Honda engineers went to great lengths to make the CR-Z as efficient as it is fun to drive, in other words they arrived at a compromise. Extensive testing was done at various stages of the car’s development in Europe to get the handling characteristics just right. The key to that was keeping weight down (about 2734 lbs. at its heaviest) and pairing the transmission with an efficient power plant. That power comes from a 122 hp 1.5 L i-VETC inline four-cylinder engine. The SOHC unit uses what Honda calls integrated motor assist (IMA), which amounts to small electric motors at the drive wheels that work in tandem with the gasoline engine. The petro engine on its own makes 111 hp. The power to weight ratio is still less favorable than the old CRX Si.
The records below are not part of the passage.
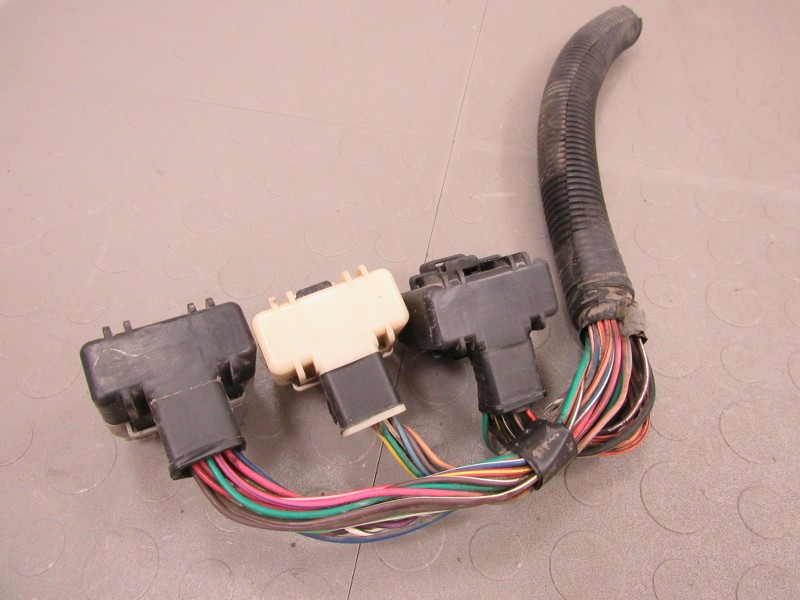 HBCj3y 01 express van ecm wire harness 2000 chevy silverado engine wiring Wire Harness Assembly at gsmx.co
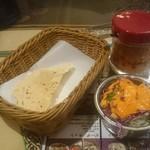 ナマステ ガネーシャマハル - ルンビニセット の パパド & サラダ(アチャールはフリー)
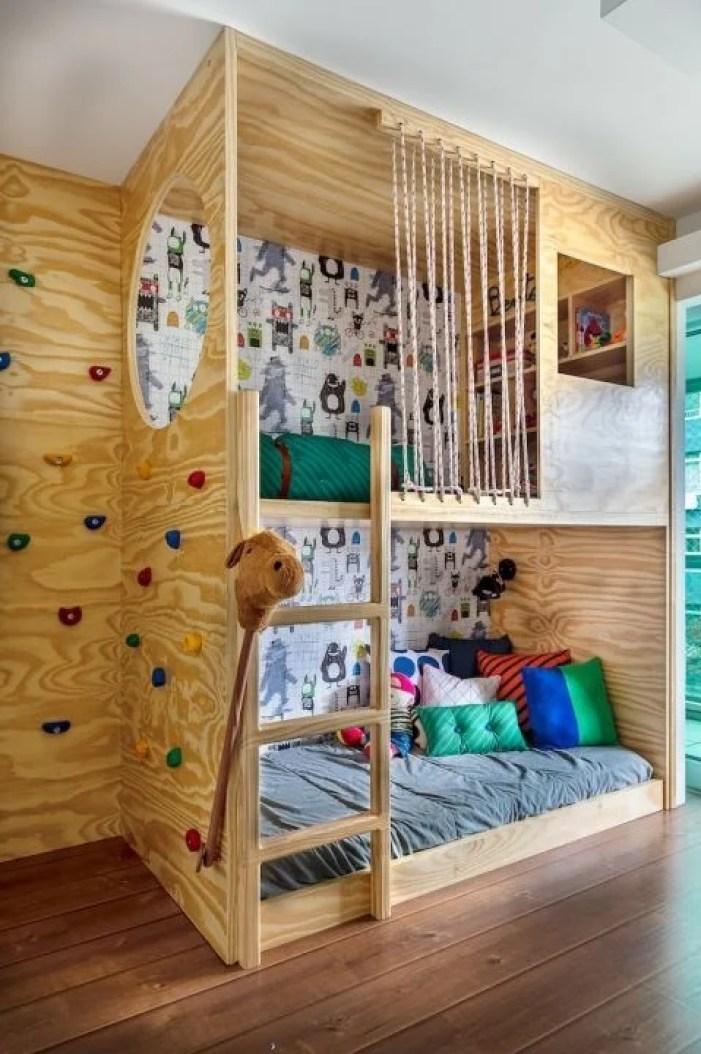 Parede com escalador em quarto infantil.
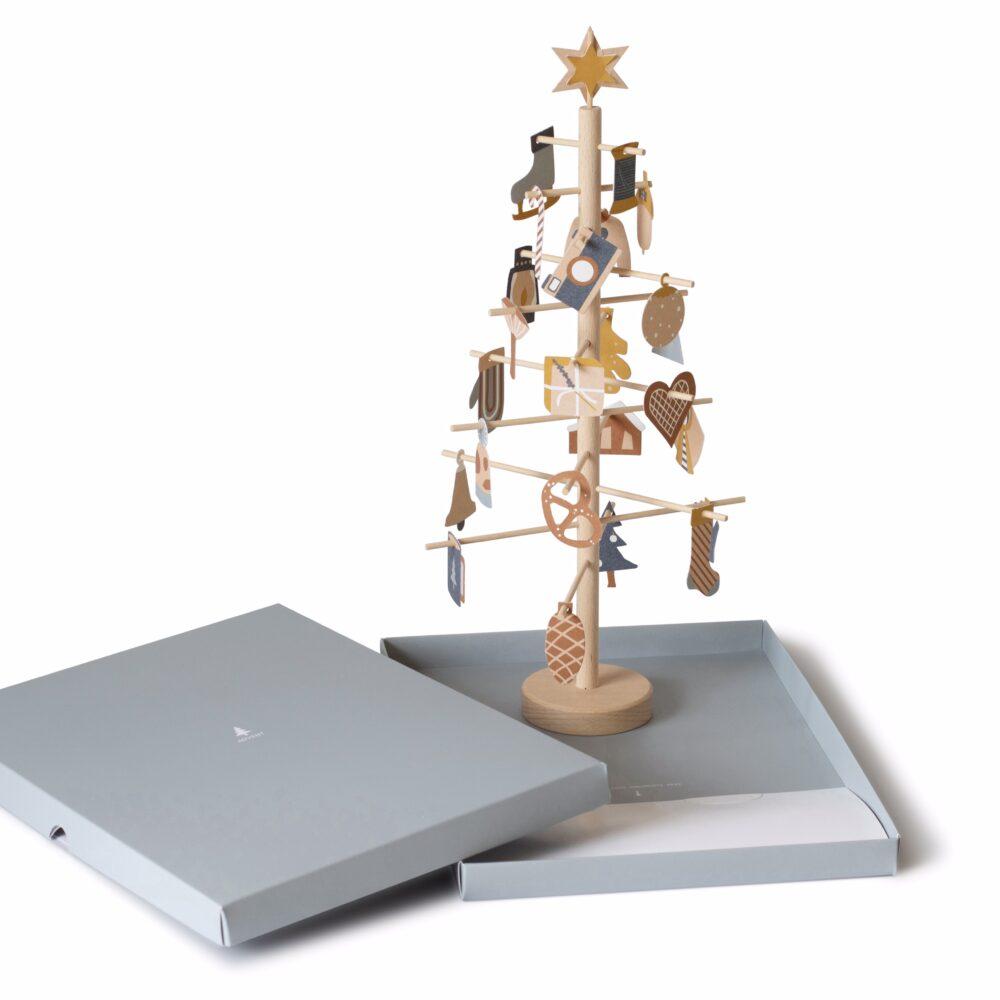 Advent tree | Jurianne Matter
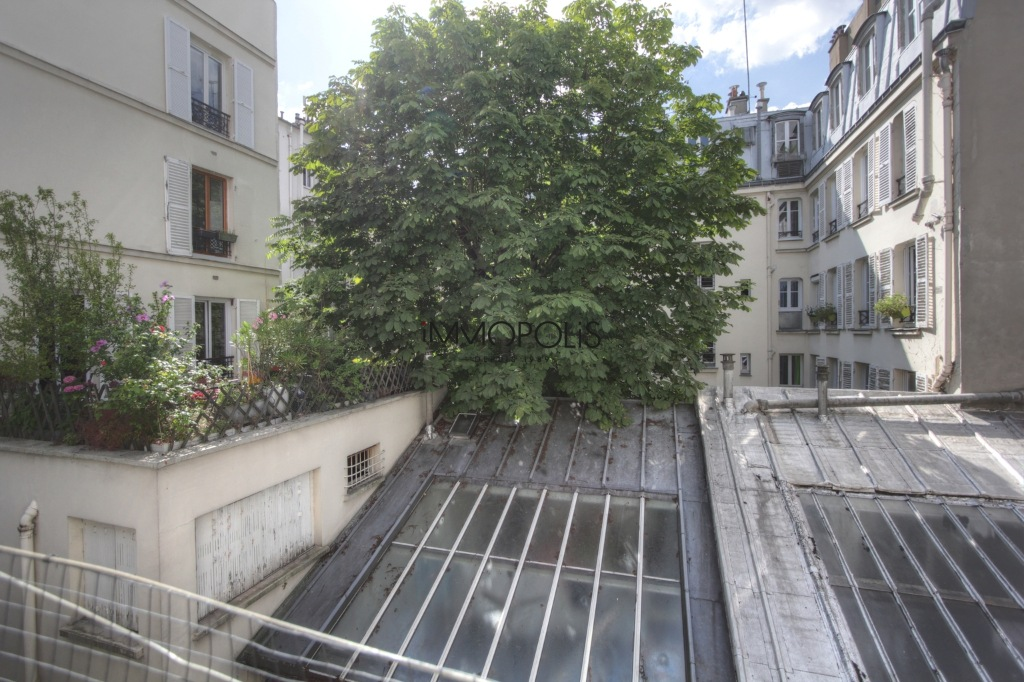 « Comme une maison »: superb duplex with terrace located in one of Montmartre's most atypical condominiums! 7
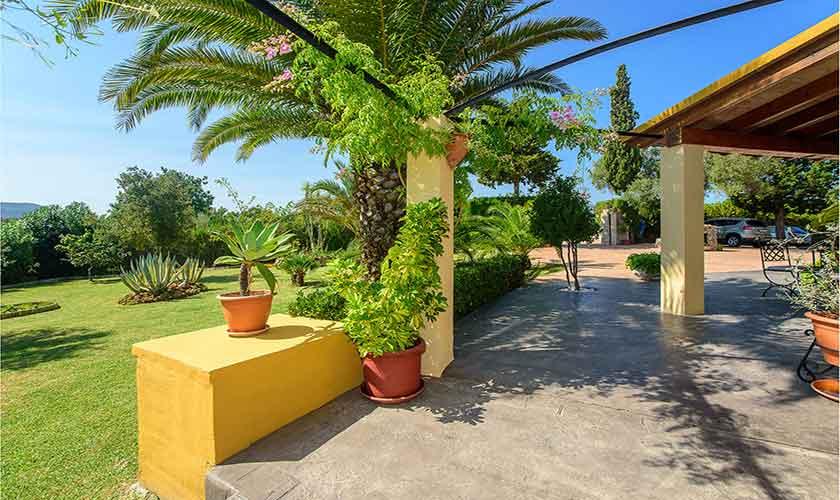 Terrasse und Garten Finca Mallorca für 4-5 Personen PM 3418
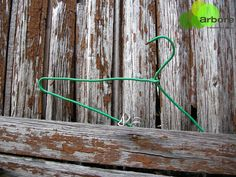 Unha percha nun hórreo... ás veces as cousas simplemente están aí, sen sentido aparente. #galicia #patrimoniorural #patrimoniocultural #patrimoniovivo #pola_beleza_do_absurdo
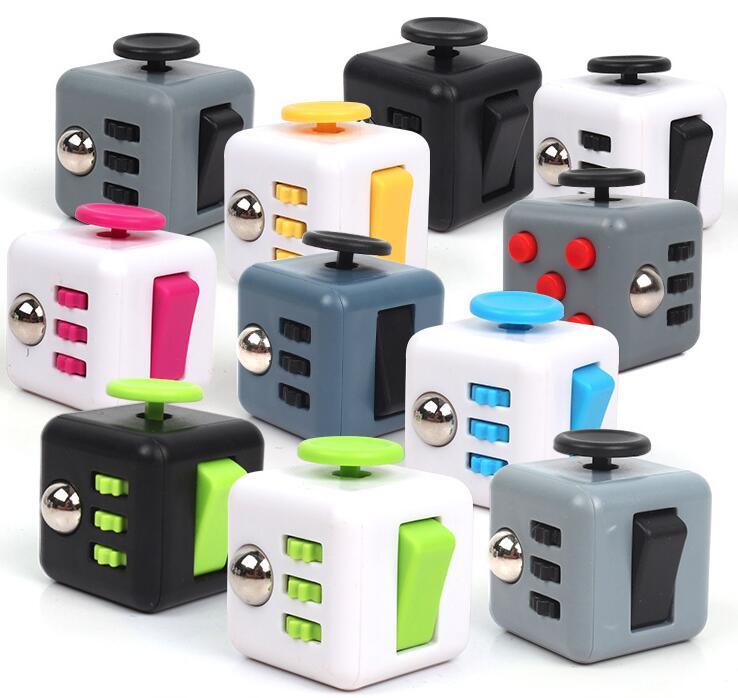 2017 Magic Fidget Cube a vinyl desk toy New Fidget Cube anti irritability toy magic cobe Funny Christmas gift stock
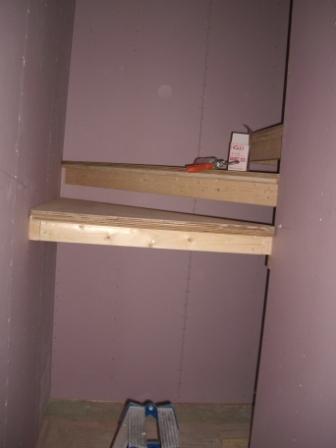 内装工事 階段設置始まる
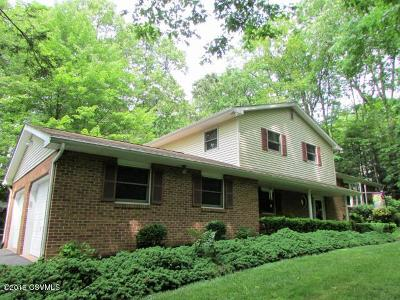 Berwick Single Family Home For Sale: 46 Woodland Acres Lane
Although fun was important, the CR-Z is after all a hybrid. As such its expected to deliver exceptional gas mileage-right?. Here is where Honda might oddly be a bit out of steep. Consider this. The old CRX HF is rated at 41 mpg in the city and 49 hwy. The best the CR-Z can do with the 6 speed manual is 37 city and 44 highway. To be fair, the CR-Z’s gas mileage is similar to the top versions of the old CRX and manages to be so with four airbags and a ton of electronic equipment, not to mention lugging around a heavy Ni-MH battery. Still, the efficiency argument is deflated when you consider the new breed of direct injection four cylinders reaching 40 mpg without the aid of electric motors, solar sails or ion drive. A few of those direct injected cars like the Mazda 3 or Ford Focus could out perform the CR-Z in many respects.
Honda must be aware of the CR-Z’s deficiencies. Racing they say improves the breed, so the efforts of Honda’s Performance Development team may pay off in the future. Two modified CR-Z entries ran in a 25-hour endurance race in Willows CA in 2010. The stock 1.5 liter 4 was turbocharged for 175 hp. In addition both entries featured modified electric assist motors for an extra 25 hp. Although one driver got the pole position, the team was hampered by penalties. One driver managed a second place finish after coming from behind while the other entrant did not finish the race. The racing developments fueled some speculation that Honda might be releasing a higher performance version of the 1.5 or a gas only new engine altogether. Would Honda spin-off CR-Z development in hybrid and standard gasoline versions? If the big changes to the Civic line are any indication, it’s a possibility, but the CR-Z may be too new to tell.
For now the CR-Z is a great step in the right direction conceptually. With the spirit of the CRX hanging over it, it appears to not go far enough to appease those who miss what the original CRX represented. Motor Trend magazine did not even consider the CR-Z in its short list for the annual 10 best list. It’s not the most efficient hybrid or the fastest or best handling compact. As Japan’s 2010-11 car of the year, the CR-Z ‘s appeal goes beyond motoring enthusiasts. Mother Earth News voted the CR-Z as one of the “Best Green Cars” of 2011. Sales have been consistent, but Honda may need to make changes to push the CR-Z (or variations of it) more toward greater efficiency and or more power and performance for to finally put the memories of the CRX to rest.